Les démosponges occupent tous les environnements aquatiques sur Terre, des plaines abyssales aux eaux douces. Ces organismes adultes sont fixés, seule la larve est mobile et facilite leur dissémination.

Histoire[modifier | modifier le code]

Des traces fossiles enregistrés par les sédiments marins (24-isopropylcholestanes, hydrocarbure issu des stérols C30 produit par les démosponges marines) laissent penser que les démosponges étaient déjà abondamment présentes il y a plus de 600 ou 700 millions d'années y compris dans les mers durant la période glaciaire du Néoprotérozoïque (1,000–542 millions d'années avant nos jours)[2]. Cependant, aucun fossile de démosponges n'a été trouvé dans le Néoprotérozoïque. Les premiers fossiles de démosponges datent du Cambrien: le fossile de démosponge le plus ancien fut trouvé dans le Groenland et date d'environ 515 millions d'années (Cambrien série 2, étage 3), il semble appartenir aux Heteroscleromorpha[3].

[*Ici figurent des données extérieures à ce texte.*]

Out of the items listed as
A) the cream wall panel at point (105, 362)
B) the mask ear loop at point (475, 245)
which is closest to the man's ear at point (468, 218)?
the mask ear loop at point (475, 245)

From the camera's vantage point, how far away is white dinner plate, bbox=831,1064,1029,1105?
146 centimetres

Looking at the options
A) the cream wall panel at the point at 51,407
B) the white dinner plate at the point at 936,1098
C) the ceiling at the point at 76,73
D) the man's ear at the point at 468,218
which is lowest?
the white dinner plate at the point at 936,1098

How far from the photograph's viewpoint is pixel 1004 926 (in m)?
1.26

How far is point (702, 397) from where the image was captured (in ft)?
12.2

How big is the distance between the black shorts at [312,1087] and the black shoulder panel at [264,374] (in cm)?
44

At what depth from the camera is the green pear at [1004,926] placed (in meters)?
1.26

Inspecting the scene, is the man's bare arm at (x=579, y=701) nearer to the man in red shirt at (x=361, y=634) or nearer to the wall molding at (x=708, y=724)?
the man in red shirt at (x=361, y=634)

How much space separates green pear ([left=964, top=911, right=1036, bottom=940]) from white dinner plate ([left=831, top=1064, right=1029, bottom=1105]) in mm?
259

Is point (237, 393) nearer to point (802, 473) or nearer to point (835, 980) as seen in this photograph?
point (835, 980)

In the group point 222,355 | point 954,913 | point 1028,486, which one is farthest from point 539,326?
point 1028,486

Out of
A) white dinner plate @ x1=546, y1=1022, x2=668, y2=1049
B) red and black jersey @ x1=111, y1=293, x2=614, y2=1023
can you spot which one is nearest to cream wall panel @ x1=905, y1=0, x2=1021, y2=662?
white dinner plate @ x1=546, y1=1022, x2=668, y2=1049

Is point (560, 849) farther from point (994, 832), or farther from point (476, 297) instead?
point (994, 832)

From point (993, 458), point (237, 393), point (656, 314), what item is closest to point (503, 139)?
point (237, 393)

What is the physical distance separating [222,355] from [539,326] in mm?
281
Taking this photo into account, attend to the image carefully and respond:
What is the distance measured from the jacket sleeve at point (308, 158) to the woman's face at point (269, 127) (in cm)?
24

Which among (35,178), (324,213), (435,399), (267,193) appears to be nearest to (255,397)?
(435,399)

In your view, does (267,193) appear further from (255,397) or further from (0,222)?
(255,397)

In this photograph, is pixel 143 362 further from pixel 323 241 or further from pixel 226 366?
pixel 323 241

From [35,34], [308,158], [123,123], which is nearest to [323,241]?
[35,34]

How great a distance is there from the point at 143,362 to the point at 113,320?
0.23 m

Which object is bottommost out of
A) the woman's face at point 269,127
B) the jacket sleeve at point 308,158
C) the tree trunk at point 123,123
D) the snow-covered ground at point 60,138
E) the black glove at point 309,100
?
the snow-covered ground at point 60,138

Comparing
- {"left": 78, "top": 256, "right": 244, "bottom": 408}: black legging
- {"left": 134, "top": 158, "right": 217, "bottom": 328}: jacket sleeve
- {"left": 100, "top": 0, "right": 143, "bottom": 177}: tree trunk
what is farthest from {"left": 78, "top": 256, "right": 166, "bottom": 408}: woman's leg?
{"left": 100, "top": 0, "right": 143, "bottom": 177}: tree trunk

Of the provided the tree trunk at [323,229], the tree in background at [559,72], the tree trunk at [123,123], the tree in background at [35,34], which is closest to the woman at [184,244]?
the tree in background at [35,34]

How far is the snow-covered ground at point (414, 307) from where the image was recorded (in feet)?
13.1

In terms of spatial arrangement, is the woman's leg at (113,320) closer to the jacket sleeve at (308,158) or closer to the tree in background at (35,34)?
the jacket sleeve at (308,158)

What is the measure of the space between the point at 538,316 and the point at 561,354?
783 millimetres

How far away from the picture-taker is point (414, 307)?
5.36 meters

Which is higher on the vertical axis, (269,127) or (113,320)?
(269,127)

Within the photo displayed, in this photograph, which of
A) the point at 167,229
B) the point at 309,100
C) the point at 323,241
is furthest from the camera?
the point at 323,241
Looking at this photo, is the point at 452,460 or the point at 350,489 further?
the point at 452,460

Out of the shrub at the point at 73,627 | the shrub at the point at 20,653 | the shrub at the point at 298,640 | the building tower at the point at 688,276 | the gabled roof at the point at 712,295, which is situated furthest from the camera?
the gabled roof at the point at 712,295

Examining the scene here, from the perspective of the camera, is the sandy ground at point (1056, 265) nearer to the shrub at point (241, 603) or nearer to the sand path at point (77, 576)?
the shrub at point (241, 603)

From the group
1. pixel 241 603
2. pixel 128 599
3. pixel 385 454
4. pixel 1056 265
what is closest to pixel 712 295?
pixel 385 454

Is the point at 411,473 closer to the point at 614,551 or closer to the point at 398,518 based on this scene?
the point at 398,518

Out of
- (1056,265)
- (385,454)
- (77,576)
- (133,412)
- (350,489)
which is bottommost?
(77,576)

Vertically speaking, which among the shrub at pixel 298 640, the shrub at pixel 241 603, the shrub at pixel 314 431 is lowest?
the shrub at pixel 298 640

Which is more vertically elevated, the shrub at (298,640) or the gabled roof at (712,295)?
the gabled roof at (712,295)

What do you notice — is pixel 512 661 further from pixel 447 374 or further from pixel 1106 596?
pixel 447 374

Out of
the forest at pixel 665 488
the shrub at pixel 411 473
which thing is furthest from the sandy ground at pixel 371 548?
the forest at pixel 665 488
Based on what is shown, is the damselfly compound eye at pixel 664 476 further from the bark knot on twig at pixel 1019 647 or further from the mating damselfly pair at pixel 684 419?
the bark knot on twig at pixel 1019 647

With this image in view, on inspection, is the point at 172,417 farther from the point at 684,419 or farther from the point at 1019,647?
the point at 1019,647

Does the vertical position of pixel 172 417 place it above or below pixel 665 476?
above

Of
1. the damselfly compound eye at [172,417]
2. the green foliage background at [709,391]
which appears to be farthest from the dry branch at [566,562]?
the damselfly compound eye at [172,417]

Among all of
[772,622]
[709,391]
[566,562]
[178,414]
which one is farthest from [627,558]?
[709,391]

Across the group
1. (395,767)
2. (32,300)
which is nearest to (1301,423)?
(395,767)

Structure[modifier | modifier le code]

Toutes les démosponges sont de type leucon et raghon (le type le plus complexe d'Éponges). Le squelette plus ou moins rigide est constitué de spicules, de nature siliceuse ou de spongine, présentant une (monactine) à quatre (tétractine) pointes. Certaines spicules peuvent être de grande taille (mégasclères). Elles sont indispensables à la structure de l'animal. D'autres, plus petites (microsclères), sont noyées dans le parenchyme.

Nutrition[modifier | modifier le code]

Les choanocytes des chambres choanocytaires créent un courant d'eau grâce au battement de leur flagelle. Le dioxygène et les particules alimentaires (Dinoflagellés, Bactéries, particules organiques détritiques…) sont capturés par ces mêmes choanocytes. La digestion est intracellulaire. Certaines espèces vivant à de grandes profondeurs sont carnivores, comme Cladorhiza abissicola. Elles ne possèdent alors pas de système aquifère permettant un courant d'eau; le dioxygène diffuse simplement à travers l'organisme. Les déchets sont évacués au niveau de pores exhalants.

Reproduction[modifier | modifier le code]

La plupart des espèces de démosponges sont hermaphrodites. Les spermatozoïdes sont émis au niveau de pores exhalants et nagent librement jusqu'au pore inhalant d'un autre individu. La fécondation a lieu dans l'Éponge réceptrice. Il peut y avoir formation d'œufs, voire développement d'embryons dans l'Éponge mère. Les larves sont ensuite libérées et nagent jusqu'à un support sur lequel elles se fixent.

Systématique[modifier | modifier le code]

Phylogénie[modifier | modifier le code]

Avec le développement de la systématique moléculaire, il a été possible de vérifier les hypothèses sur l'homologie morphologique et les hypothèses évolutives qui en découlent. Plusieurs d'espèces de Demospongiae ont été séquencées pour un fragment de l'ADNr 28S. Celles qui ont été examinées dans les Astrophorida présentaient de nombreuses particularités morphologiques et certains de ces caractères ont pu être réévalués d'après les données moléculaires. Les résultats sont en contradiction avec la classification historique. La classification est donc bouleversée[4].

Liste des ordres et genres[modifier | modifier le code]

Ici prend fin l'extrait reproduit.